=== SOURCE EXTRACT ===
Oh, kis, I so know what you mean. Sometimes when people make comments I can't help thinking, do you really feel that way, or did you hear a soundbite and decide that sounded good? Have you really put a lot of thought into that?

And as far as the handshake...all these years later I am still stunned about a letter they printed in People after Princess Diana died. The writer was furious that the day after their mother died, Prince Charles had the gall to drag those boys to church. How dare he! What a sleaze. My mouth literally fell open when I read it. Um...a lot of people I know consider it not only appropriate but good and comforting to go to church after a death. It's not like he took them to a garden party; it was church, ffs. Amazing the things people will gripe about.

Don't know much about Canadian politics, though; they report on it here even less than the US press did.


Lol Robyn! I remember hearing Julia Roberts refer to Charlotte's Web as a "lost classic". Um...duh?
=== RECORDS SHOWN ===
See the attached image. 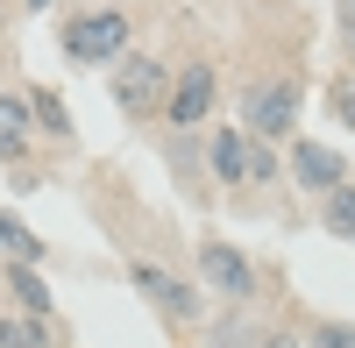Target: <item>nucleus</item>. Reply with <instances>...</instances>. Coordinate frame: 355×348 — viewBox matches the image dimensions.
<instances>
[{
  "label": "nucleus",
  "instance_id": "f257e3e1",
  "mask_svg": "<svg viewBox=\"0 0 355 348\" xmlns=\"http://www.w3.org/2000/svg\"><path fill=\"white\" fill-rule=\"evenodd\" d=\"M299 107H306V78L299 71H263V78L242 85L234 128L256 135V142H291V135H299Z\"/></svg>",
  "mask_w": 355,
  "mask_h": 348
},
{
  "label": "nucleus",
  "instance_id": "f03ea898",
  "mask_svg": "<svg viewBox=\"0 0 355 348\" xmlns=\"http://www.w3.org/2000/svg\"><path fill=\"white\" fill-rule=\"evenodd\" d=\"M57 50H64V64H78V71H107L121 50H135V21H128V8H78V15H64V28H57Z\"/></svg>",
  "mask_w": 355,
  "mask_h": 348
},
{
  "label": "nucleus",
  "instance_id": "7ed1b4c3",
  "mask_svg": "<svg viewBox=\"0 0 355 348\" xmlns=\"http://www.w3.org/2000/svg\"><path fill=\"white\" fill-rule=\"evenodd\" d=\"M199 292L220 306H256L263 299V270L249 249H234L227 235H199Z\"/></svg>",
  "mask_w": 355,
  "mask_h": 348
},
{
  "label": "nucleus",
  "instance_id": "20e7f679",
  "mask_svg": "<svg viewBox=\"0 0 355 348\" xmlns=\"http://www.w3.org/2000/svg\"><path fill=\"white\" fill-rule=\"evenodd\" d=\"M107 93L114 107L128 114V121H150V114H164V93H171V64L150 50H121L107 64Z\"/></svg>",
  "mask_w": 355,
  "mask_h": 348
},
{
  "label": "nucleus",
  "instance_id": "39448f33",
  "mask_svg": "<svg viewBox=\"0 0 355 348\" xmlns=\"http://www.w3.org/2000/svg\"><path fill=\"white\" fill-rule=\"evenodd\" d=\"M128 284L142 292V306H150V313H164L171 327H199V320H206V292H199L192 277L150 263V256H128Z\"/></svg>",
  "mask_w": 355,
  "mask_h": 348
},
{
  "label": "nucleus",
  "instance_id": "423d86ee",
  "mask_svg": "<svg viewBox=\"0 0 355 348\" xmlns=\"http://www.w3.org/2000/svg\"><path fill=\"white\" fill-rule=\"evenodd\" d=\"M214 100H220V64H206V57L178 64L171 93H164V128L171 135H199L206 121H214Z\"/></svg>",
  "mask_w": 355,
  "mask_h": 348
},
{
  "label": "nucleus",
  "instance_id": "0eeeda50",
  "mask_svg": "<svg viewBox=\"0 0 355 348\" xmlns=\"http://www.w3.org/2000/svg\"><path fill=\"white\" fill-rule=\"evenodd\" d=\"M284 178L299 185L306 199H327L341 178H348V157L334 150V142H313V135H291L284 142Z\"/></svg>",
  "mask_w": 355,
  "mask_h": 348
},
{
  "label": "nucleus",
  "instance_id": "6e6552de",
  "mask_svg": "<svg viewBox=\"0 0 355 348\" xmlns=\"http://www.w3.org/2000/svg\"><path fill=\"white\" fill-rule=\"evenodd\" d=\"M206 171H214V185H249V135L234 128V121H220L214 135H206Z\"/></svg>",
  "mask_w": 355,
  "mask_h": 348
},
{
  "label": "nucleus",
  "instance_id": "1a4fd4ad",
  "mask_svg": "<svg viewBox=\"0 0 355 348\" xmlns=\"http://www.w3.org/2000/svg\"><path fill=\"white\" fill-rule=\"evenodd\" d=\"M28 128H36L43 142H57V150H71L78 142V128H71V107H64V93H57V85H28Z\"/></svg>",
  "mask_w": 355,
  "mask_h": 348
},
{
  "label": "nucleus",
  "instance_id": "9d476101",
  "mask_svg": "<svg viewBox=\"0 0 355 348\" xmlns=\"http://www.w3.org/2000/svg\"><path fill=\"white\" fill-rule=\"evenodd\" d=\"M0 284H8V313H36V320L57 313V292L43 284V263H8Z\"/></svg>",
  "mask_w": 355,
  "mask_h": 348
},
{
  "label": "nucleus",
  "instance_id": "9b49d317",
  "mask_svg": "<svg viewBox=\"0 0 355 348\" xmlns=\"http://www.w3.org/2000/svg\"><path fill=\"white\" fill-rule=\"evenodd\" d=\"M320 207V235H334V242H355V178H341L327 199H313Z\"/></svg>",
  "mask_w": 355,
  "mask_h": 348
},
{
  "label": "nucleus",
  "instance_id": "f8f14e48",
  "mask_svg": "<svg viewBox=\"0 0 355 348\" xmlns=\"http://www.w3.org/2000/svg\"><path fill=\"white\" fill-rule=\"evenodd\" d=\"M256 341H263V327L249 306H227V320H206V348H256Z\"/></svg>",
  "mask_w": 355,
  "mask_h": 348
},
{
  "label": "nucleus",
  "instance_id": "ddd939ff",
  "mask_svg": "<svg viewBox=\"0 0 355 348\" xmlns=\"http://www.w3.org/2000/svg\"><path fill=\"white\" fill-rule=\"evenodd\" d=\"M0 256L8 263H43V235H28V220L15 207H0Z\"/></svg>",
  "mask_w": 355,
  "mask_h": 348
},
{
  "label": "nucleus",
  "instance_id": "4468645a",
  "mask_svg": "<svg viewBox=\"0 0 355 348\" xmlns=\"http://www.w3.org/2000/svg\"><path fill=\"white\" fill-rule=\"evenodd\" d=\"M0 348H57V334L36 313H0Z\"/></svg>",
  "mask_w": 355,
  "mask_h": 348
},
{
  "label": "nucleus",
  "instance_id": "2eb2a0df",
  "mask_svg": "<svg viewBox=\"0 0 355 348\" xmlns=\"http://www.w3.org/2000/svg\"><path fill=\"white\" fill-rule=\"evenodd\" d=\"M299 348H355V320H327V313H320V320H306Z\"/></svg>",
  "mask_w": 355,
  "mask_h": 348
},
{
  "label": "nucleus",
  "instance_id": "dca6fc26",
  "mask_svg": "<svg viewBox=\"0 0 355 348\" xmlns=\"http://www.w3.org/2000/svg\"><path fill=\"white\" fill-rule=\"evenodd\" d=\"M277 178H284V150L249 135V185H277Z\"/></svg>",
  "mask_w": 355,
  "mask_h": 348
},
{
  "label": "nucleus",
  "instance_id": "f3484780",
  "mask_svg": "<svg viewBox=\"0 0 355 348\" xmlns=\"http://www.w3.org/2000/svg\"><path fill=\"white\" fill-rule=\"evenodd\" d=\"M327 107L341 114V128L355 135V71H341V78H327Z\"/></svg>",
  "mask_w": 355,
  "mask_h": 348
},
{
  "label": "nucleus",
  "instance_id": "a211bd4d",
  "mask_svg": "<svg viewBox=\"0 0 355 348\" xmlns=\"http://www.w3.org/2000/svg\"><path fill=\"white\" fill-rule=\"evenodd\" d=\"M0 128H15V135H36V128H28V100H21V93H0Z\"/></svg>",
  "mask_w": 355,
  "mask_h": 348
},
{
  "label": "nucleus",
  "instance_id": "6ab92c4d",
  "mask_svg": "<svg viewBox=\"0 0 355 348\" xmlns=\"http://www.w3.org/2000/svg\"><path fill=\"white\" fill-rule=\"evenodd\" d=\"M334 28H341V57L355 71V0H334Z\"/></svg>",
  "mask_w": 355,
  "mask_h": 348
},
{
  "label": "nucleus",
  "instance_id": "aec40b11",
  "mask_svg": "<svg viewBox=\"0 0 355 348\" xmlns=\"http://www.w3.org/2000/svg\"><path fill=\"white\" fill-rule=\"evenodd\" d=\"M28 142H36V135H15V128H0V164H8V171H21V164H28Z\"/></svg>",
  "mask_w": 355,
  "mask_h": 348
},
{
  "label": "nucleus",
  "instance_id": "412c9836",
  "mask_svg": "<svg viewBox=\"0 0 355 348\" xmlns=\"http://www.w3.org/2000/svg\"><path fill=\"white\" fill-rule=\"evenodd\" d=\"M36 185H43V171H36V164H21V171H8V192H15V199H28Z\"/></svg>",
  "mask_w": 355,
  "mask_h": 348
},
{
  "label": "nucleus",
  "instance_id": "4be33fe9",
  "mask_svg": "<svg viewBox=\"0 0 355 348\" xmlns=\"http://www.w3.org/2000/svg\"><path fill=\"white\" fill-rule=\"evenodd\" d=\"M256 348H299V341H291V334H263Z\"/></svg>",
  "mask_w": 355,
  "mask_h": 348
},
{
  "label": "nucleus",
  "instance_id": "5701e85b",
  "mask_svg": "<svg viewBox=\"0 0 355 348\" xmlns=\"http://www.w3.org/2000/svg\"><path fill=\"white\" fill-rule=\"evenodd\" d=\"M21 8H28V15H43V8H50V0H21Z\"/></svg>",
  "mask_w": 355,
  "mask_h": 348
}]
</instances>
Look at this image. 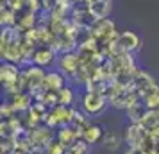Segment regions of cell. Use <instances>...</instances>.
Here are the masks:
<instances>
[{
    "instance_id": "cell-16",
    "label": "cell",
    "mask_w": 159,
    "mask_h": 154,
    "mask_svg": "<svg viewBox=\"0 0 159 154\" xmlns=\"http://www.w3.org/2000/svg\"><path fill=\"white\" fill-rule=\"evenodd\" d=\"M0 82H2V66H0Z\"/></svg>"
},
{
    "instance_id": "cell-8",
    "label": "cell",
    "mask_w": 159,
    "mask_h": 154,
    "mask_svg": "<svg viewBox=\"0 0 159 154\" xmlns=\"http://www.w3.org/2000/svg\"><path fill=\"white\" fill-rule=\"evenodd\" d=\"M43 84L50 90V91H59V90L65 86V75H63V73H59V72L45 73Z\"/></svg>"
},
{
    "instance_id": "cell-7",
    "label": "cell",
    "mask_w": 159,
    "mask_h": 154,
    "mask_svg": "<svg viewBox=\"0 0 159 154\" xmlns=\"http://www.w3.org/2000/svg\"><path fill=\"white\" fill-rule=\"evenodd\" d=\"M80 66L79 56L73 54V52H65L61 59H59V68H61V73H66V75H72V73H77Z\"/></svg>"
},
{
    "instance_id": "cell-3",
    "label": "cell",
    "mask_w": 159,
    "mask_h": 154,
    "mask_svg": "<svg viewBox=\"0 0 159 154\" xmlns=\"http://www.w3.org/2000/svg\"><path fill=\"white\" fill-rule=\"evenodd\" d=\"M91 36L93 40H104L113 43L116 38V30H115V23L109 18H102V20H93V23L89 25Z\"/></svg>"
},
{
    "instance_id": "cell-5",
    "label": "cell",
    "mask_w": 159,
    "mask_h": 154,
    "mask_svg": "<svg viewBox=\"0 0 159 154\" xmlns=\"http://www.w3.org/2000/svg\"><path fill=\"white\" fill-rule=\"evenodd\" d=\"M86 7L93 20H102V18H107L111 11V0H88Z\"/></svg>"
},
{
    "instance_id": "cell-6",
    "label": "cell",
    "mask_w": 159,
    "mask_h": 154,
    "mask_svg": "<svg viewBox=\"0 0 159 154\" xmlns=\"http://www.w3.org/2000/svg\"><path fill=\"white\" fill-rule=\"evenodd\" d=\"M56 59V54L52 50V47H39L32 52V63L34 66H39V68H45V66H50Z\"/></svg>"
},
{
    "instance_id": "cell-11",
    "label": "cell",
    "mask_w": 159,
    "mask_h": 154,
    "mask_svg": "<svg viewBox=\"0 0 159 154\" xmlns=\"http://www.w3.org/2000/svg\"><path fill=\"white\" fill-rule=\"evenodd\" d=\"M145 113H147V108L141 100H136L134 104H130L127 108V115H129V120L132 124H139L141 118L145 117Z\"/></svg>"
},
{
    "instance_id": "cell-2",
    "label": "cell",
    "mask_w": 159,
    "mask_h": 154,
    "mask_svg": "<svg viewBox=\"0 0 159 154\" xmlns=\"http://www.w3.org/2000/svg\"><path fill=\"white\" fill-rule=\"evenodd\" d=\"M115 52L118 54H134L141 49V38L132 30H123L120 34H116L115 41H113Z\"/></svg>"
},
{
    "instance_id": "cell-9",
    "label": "cell",
    "mask_w": 159,
    "mask_h": 154,
    "mask_svg": "<svg viewBox=\"0 0 159 154\" xmlns=\"http://www.w3.org/2000/svg\"><path fill=\"white\" fill-rule=\"evenodd\" d=\"M102 134H104V131H102L100 125H95V124L91 125V124H88L86 129L82 131V134H80V136L84 138V142H86L88 145H89V143L93 145V143H98V142L102 140Z\"/></svg>"
},
{
    "instance_id": "cell-12",
    "label": "cell",
    "mask_w": 159,
    "mask_h": 154,
    "mask_svg": "<svg viewBox=\"0 0 159 154\" xmlns=\"http://www.w3.org/2000/svg\"><path fill=\"white\" fill-rule=\"evenodd\" d=\"M57 138H59V145H63V147H72L73 143H75L77 133H75V129H72V127L63 125V127H61V131H59V134H57Z\"/></svg>"
},
{
    "instance_id": "cell-4",
    "label": "cell",
    "mask_w": 159,
    "mask_h": 154,
    "mask_svg": "<svg viewBox=\"0 0 159 154\" xmlns=\"http://www.w3.org/2000/svg\"><path fill=\"white\" fill-rule=\"evenodd\" d=\"M150 134L145 129L141 124H130L127 129H125V134H123V142L127 143L132 149H143L145 142Z\"/></svg>"
},
{
    "instance_id": "cell-10",
    "label": "cell",
    "mask_w": 159,
    "mask_h": 154,
    "mask_svg": "<svg viewBox=\"0 0 159 154\" xmlns=\"http://www.w3.org/2000/svg\"><path fill=\"white\" fill-rule=\"evenodd\" d=\"M100 142H102V145H104V149H107V151H118L120 145H122V138L115 131H106L102 134Z\"/></svg>"
},
{
    "instance_id": "cell-15",
    "label": "cell",
    "mask_w": 159,
    "mask_h": 154,
    "mask_svg": "<svg viewBox=\"0 0 159 154\" xmlns=\"http://www.w3.org/2000/svg\"><path fill=\"white\" fill-rule=\"evenodd\" d=\"M145 154H159L157 152V149H154V147H152V149H148V151H143Z\"/></svg>"
},
{
    "instance_id": "cell-13",
    "label": "cell",
    "mask_w": 159,
    "mask_h": 154,
    "mask_svg": "<svg viewBox=\"0 0 159 154\" xmlns=\"http://www.w3.org/2000/svg\"><path fill=\"white\" fill-rule=\"evenodd\" d=\"M57 102H59V106L70 108V104L73 102V91H72L70 86H63V88L57 91Z\"/></svg>"
},
{
    "instance_id": "cell-14",
    "label": "cell",
    "mask_w": 159,
    "mask_h": 154,
    "mask_svg": "<svg viewBox=\"0 0 159 154\" xmlns=\"http://www.w3.org/2000/svg\"><path fill=\"white\" fill-rule=\"evenodd\" d=\"M123 154H145V152H143V149H132V147H129Z\"/></svg>"
},
{
    "instance_id": "cell-1",
    "label": "cell",
    "mask_w": 159,
    "mask_h": 154,
    "mask_svg": "<svg viewBox=\"0 0 159 154\" xmlns=\"http://www.w3.org/2000/svg\"><path fill=\"white\" fill-rule=\"evenodd\" d=\"M107 108V97L97 91V90H88L80 97V110L86 117H98Z\"/></svg>"
}]
</instances>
===
- _TASK SET_
(a) Answer each of these questions about the post:
(i) In which magazine was the letter about Prince Charles printed?
(ii) Who referred to Charlotte's Web as a "lost classic"?
(iii) Which country's politics does the writer say they don't know much about?
(b) Which people are mentioned by name in the post? List every one.

- _SOLUTIONS TO THE TASKS_
(a)
(i) People
(ii) Julia Roberts
(iii) Canada's

(b) kis, Princess Diana, Prince Charles, Robyn, Julia Roberts